Savills’ biggest concern remains the impact of higher base rates on both households and businesses, after successive interest rate rises.

It says for the higher cost of borrowing will impact on house prices and rents this year in the domestic sector, while in the corporate sector, it thinks the SME sector has taken on higher debt levels in the post-COVID period, and refinancing or repaying this debt will present a problem for some in 2023 and 2024.

Savills says the tail of this interest shock will negatively impact on some parts of the occupational markets, and generally, it is forecasting rises in vacancy rates across all of the main commercial property sectors this year.

Savills says a positive of the higher cost of borrowing is that development finance will become scarcer and more expensive and this will lead to 50–60% reduction in development starts this year, and a similar reduction in completions in two to three years’ time.

It predicts this will exacerbate shortages of supply that were present in prime office and logistics markets, just at a time when corporate occupiers are demanding better and greener premises. As such it is revising rental growth forecasts upwards and this means that the plateau in pricing may come sooner than some expect.

Savills says the debate around offices and agile working is undeniably having an impact on take-up but says some investors seem “stuck in a mindset that a seismic shock akin to the rise of internet retailing on shops is underway”.

It points out that office take-up in the large regional cities last year was 8% down on the five-year average, but still up year on year. In central London, office take-up was 13% up on 2021 and exactly in line with the 10-year average.
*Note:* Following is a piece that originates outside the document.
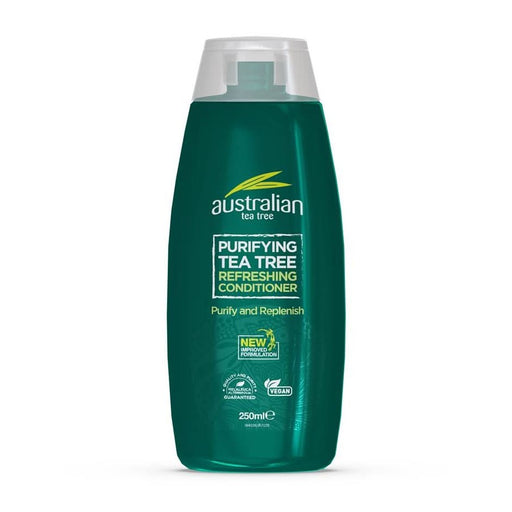 Australian Tea Tree Conditioner 250ml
Savills explains: “There is no doubt that numbers are being flattered by a short-term surge in companies choosing to upgrade the environmental rating of their building sooner than they might have normally moved, and this is coming through in a higher propensity to move on both break and lease expiry.

“However, what is also apparent is that despite agile working, there is still a strong demand for good quality office space across the UK. The challenge for tenants will be the lack of supply.”